À notre connaissance, nous n’importons pas nos principales matières premières pétrolières et gazières de la Russie et de l’Ukraine, et donc, si en termes d’approvisionnement, nous ne voyons pas de perturbations majeures, au niveau des prix cependant, les ramifications se font déjà sentir et se feront probablement sentir pour les prochaines semaines. Il est toutefois intéressant de noter que les prix du pétrole et du gaz n’ont jamais dans l’histoire été soutenables à ces prix, car ils finissent par tuer toute croissance économique et les entreprises, et les individus finissent par s’étouffer !
Alors qu’en tant que pays du Commonwealth, nous devrons en outre respecter les sanctions croissantes imposées par l’UE, l’ONU et l’OTAN, et donc, dans certains cas, nous devrons peut-être trouver d’autres alternatives d’importation le cas échéant.
En quoi cette guerre en Ukraine change-t-elle les perspectives économiques que vous entrevoyiez en début d’année pour Maurice ?
Déjà, nous nous attendions à une reprise du tourisme beaucoup plus forte, ce qui peut encore être le cas si nos principaux marchés ainsi que d’autres reprennent. Par exemple, nous constatons une augmentation des chiffres en provenance d’Afrique et d’Asie, tandis que les chiffres européens sont susceptibles d’être troublés par un sentiment de prudence, conduisant ainsi à une reprise globale du tourisme plutôt modérée en 2022. Au moment même où nous sortons de la liste grise de l’UE, l’économie financière est touchée par ces problèmes géopolitiques européens, mais nous les avions anticipés depuis la fin de l’année dernière.

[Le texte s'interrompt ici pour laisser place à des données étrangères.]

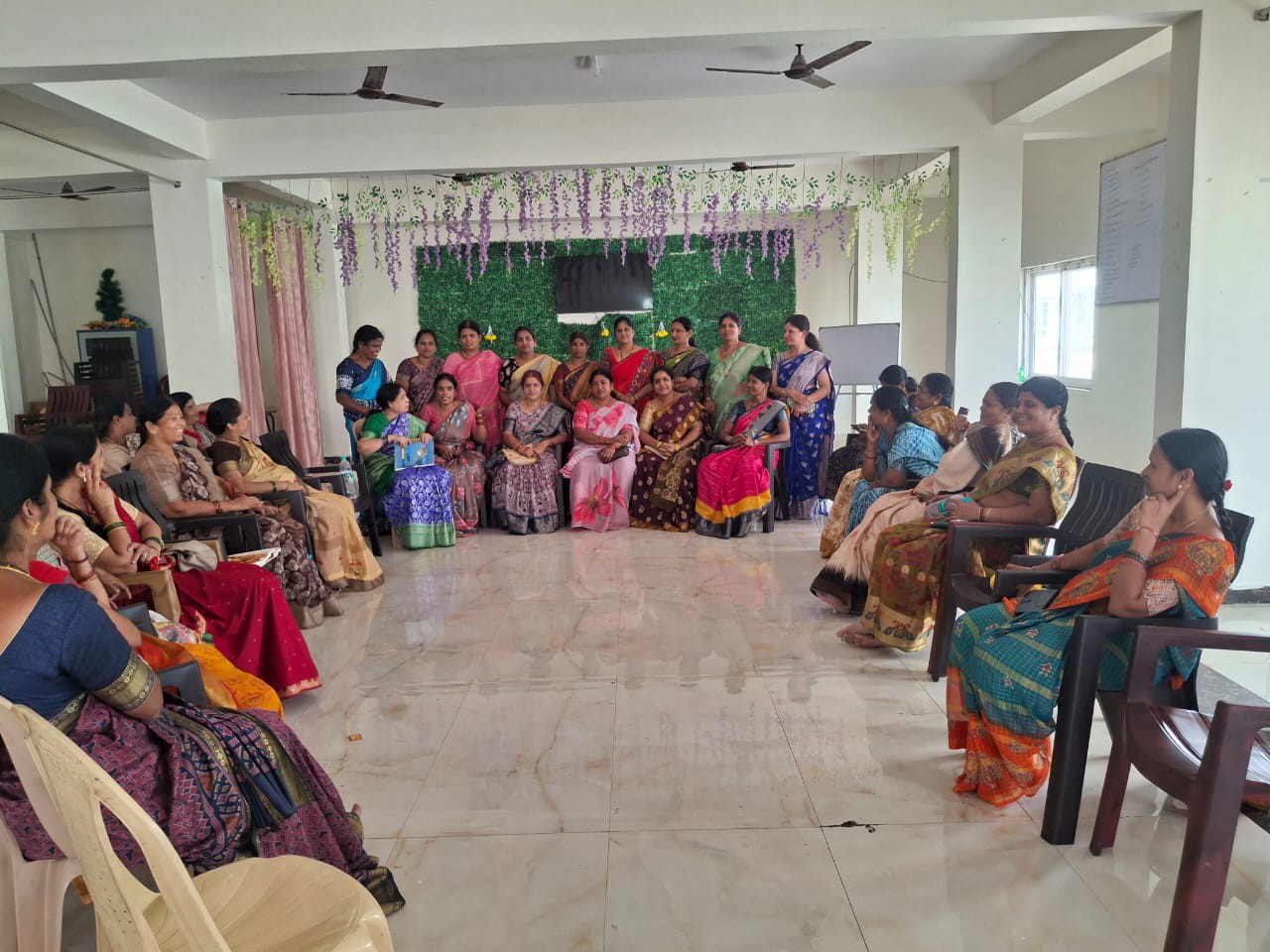 వీరశైవ మహిళా సమాజ నూతన కమిటీ ఎన్నిక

Alors que nous anticipions des pressions inflationnistes persistantes depuis 2020 et une éventuelle hausse des taux par la Banque de Maurice, maintenant, compte tenu des incertitudes et des chiffres de la croissance économique mondiale, rapidement révisés à la baisse, la BoM pourrait retarder les resserrements si la croissance économique commence à ralentir, mais, surtout, si le conflit devait durer, elle devra également faire face à une énigme encore plus compliquée consistant à équilibrer une inflation élevée (prix du pétrole et des matières premières, qui reste obstinément élevé) avec la croissance économique.
Quels recours le gouvernement a-t-il aujourd’hui pour soulager les consommateurs mauriciens ?

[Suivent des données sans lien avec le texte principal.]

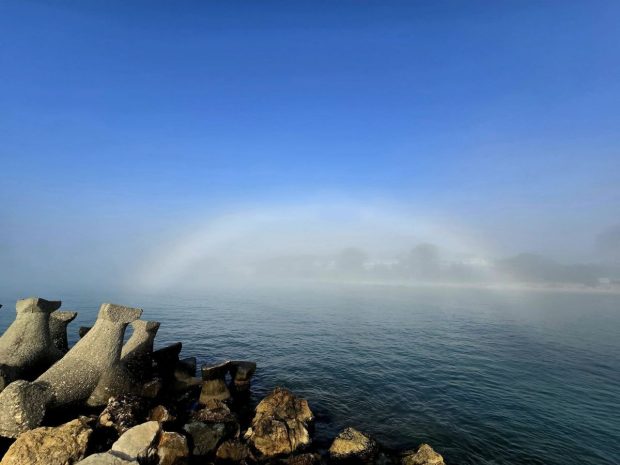 Curcubeu alb la Mangalia, vineri de dimineață. Explicația pentru un fenomen meteo foarte rar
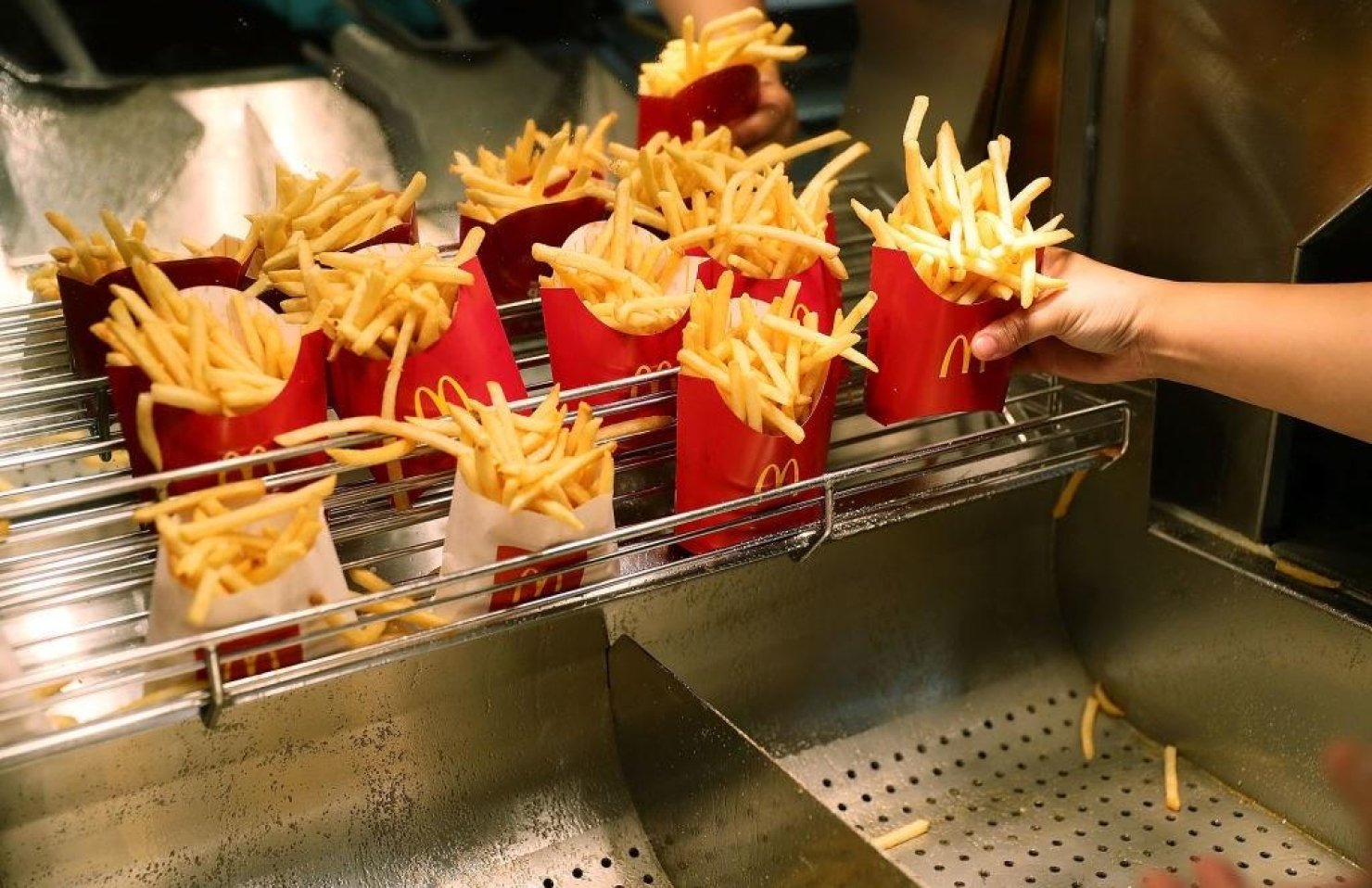 McDonald’s в Японии уменьшил порции картофеля фри из-за проблем с поставками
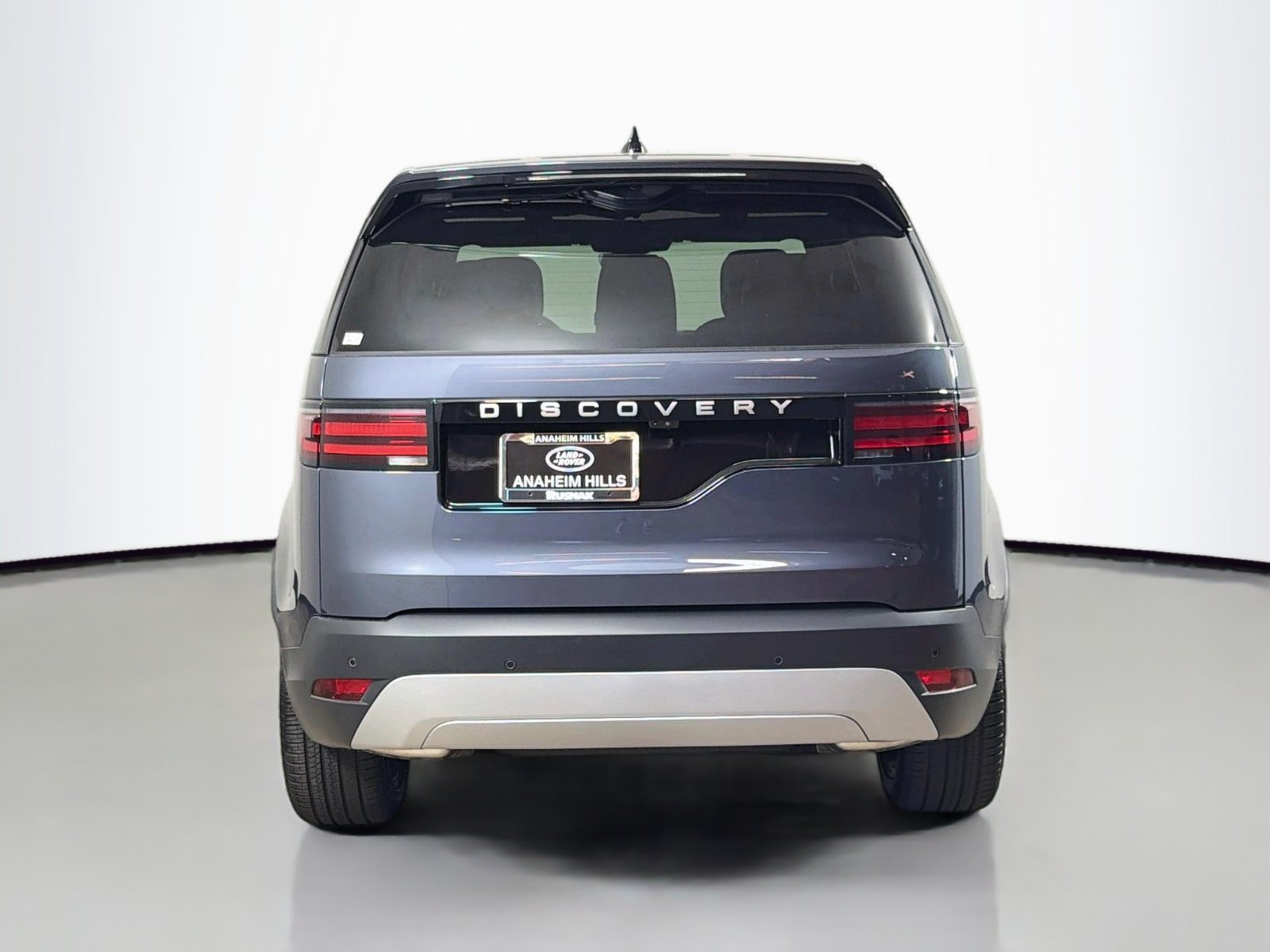 New 2026 Land Rover Discovery S AWD/4WD image 4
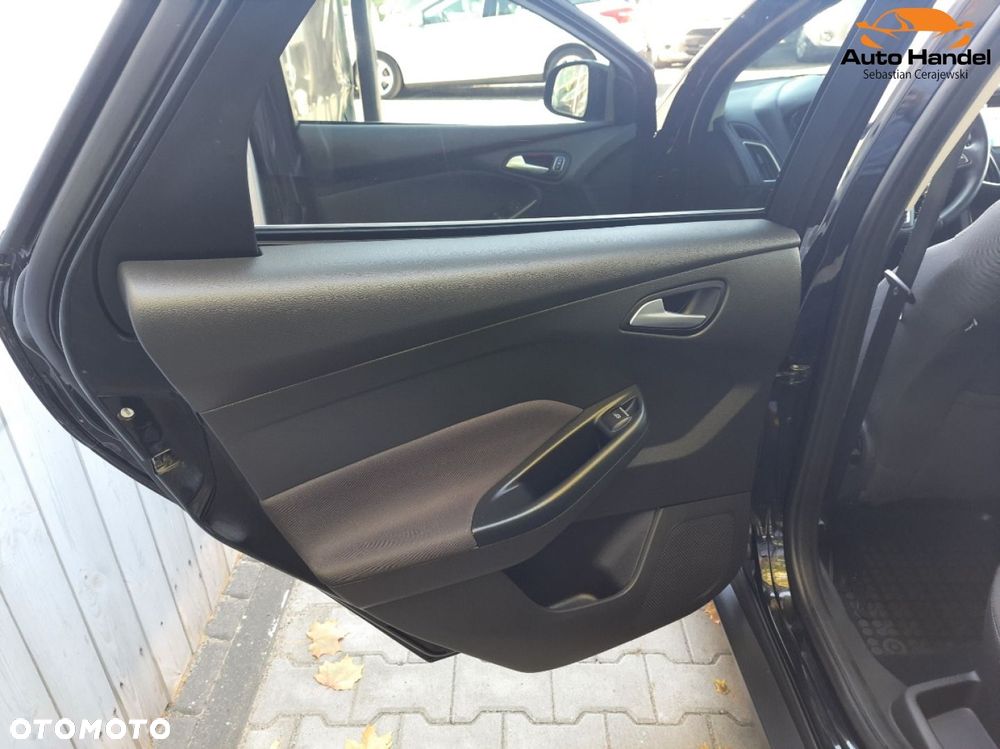 Ford Focus Turnier 1.0 EcoBoost Start-Stopp-System TITANIUM - 41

Je ne pense pas que sa priorité soit telle, compte tenu des politiques de régime de change du pays et du fait que les finances publiques sont dans un état raisonnablement catastrophique. Donc, plus que d’augmenter les subventions à ce stade, la priorité, pensons-nous, va être un plan de dépenses budgétaires plus strict et plus discipliné, ainsi qu’une réflexion sur l’augmentation des recettes fiscales.

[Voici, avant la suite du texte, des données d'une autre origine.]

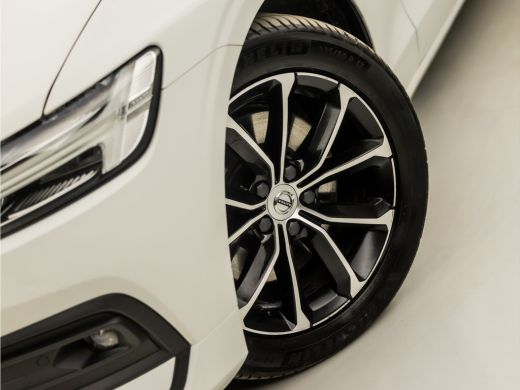 Volvo  V60 2.0 B3 Sport 177Pk Automaat (APPLE CARPLAY, GROOT NAVI, HARMAN/KARDON, LEDER, STUUR/STOELVERWARMI... ActivLease financial lease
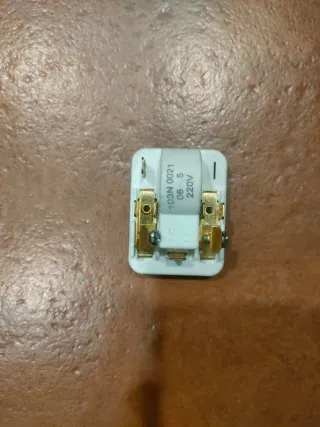 Relé de arranque frigorífico Bosch KSV4220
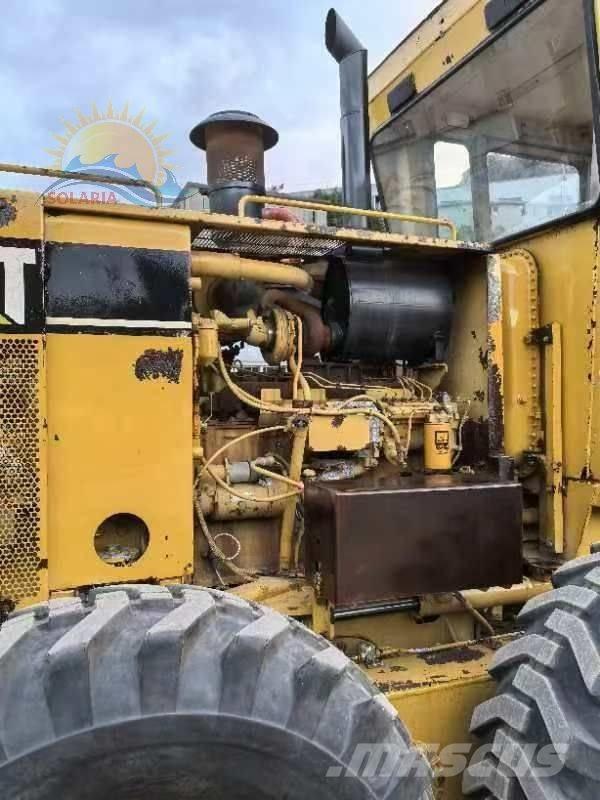 CAT 140 H Väghyvlar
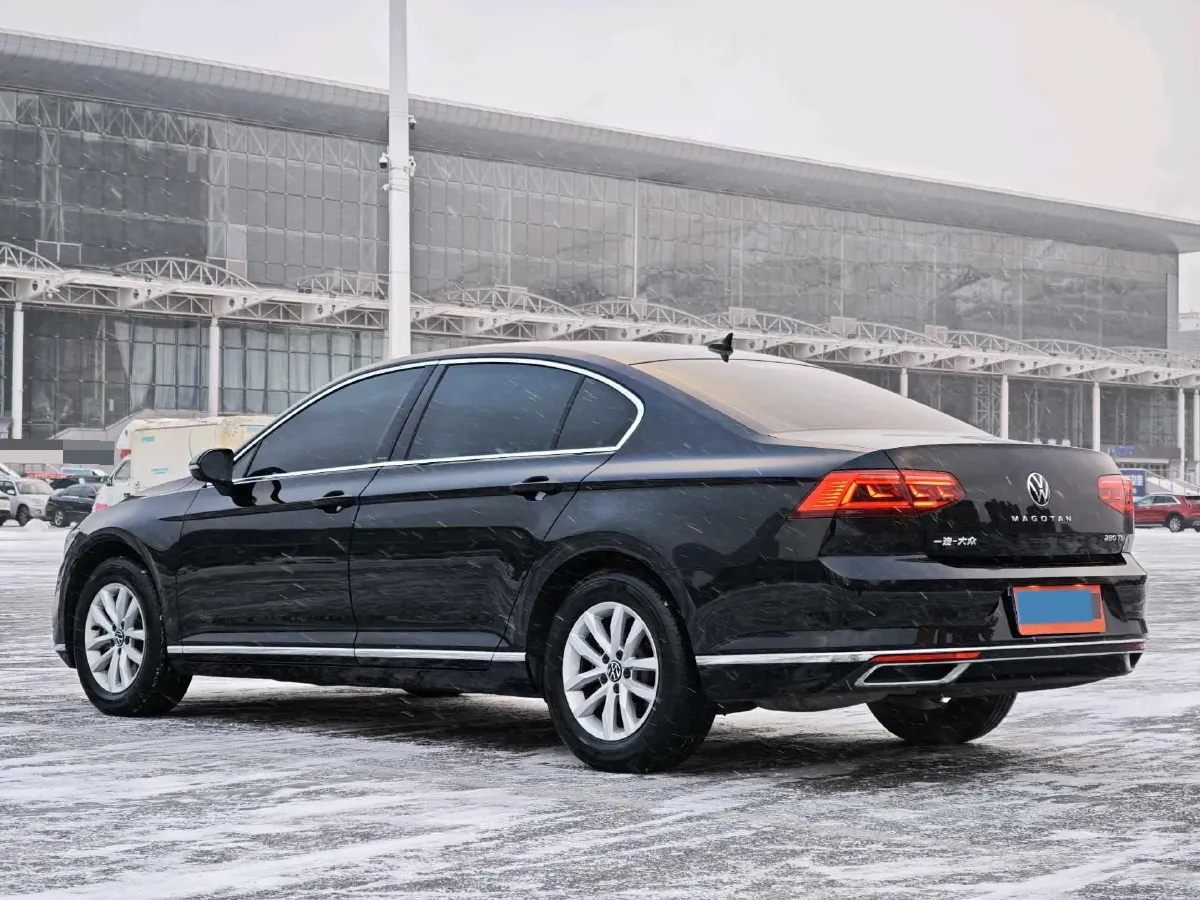 2020 Volkswagen Magotan 1.4T 150HP L4 7DCT,autocango,china used car exporter,china ev exporter,chinese used car exporter,chinese used ev exporter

Les ajustements salariaux sont une option, surtout compte tenu du fait que la monnaie de notre pays a perdu plus de 25% de sa valeur, mais de plus en plus à effet limité. Par conséquent, la poudre à canon est serrée et limitée, et la meilleure décision politique serait de proposer des cartes de subvention pour les plus vulnérables, et donc pas pour tout le monde. Cela garantirait au moins que les plus vulnérables de la société sur le plan économique puissent consommer dignement en ces temps difficiles.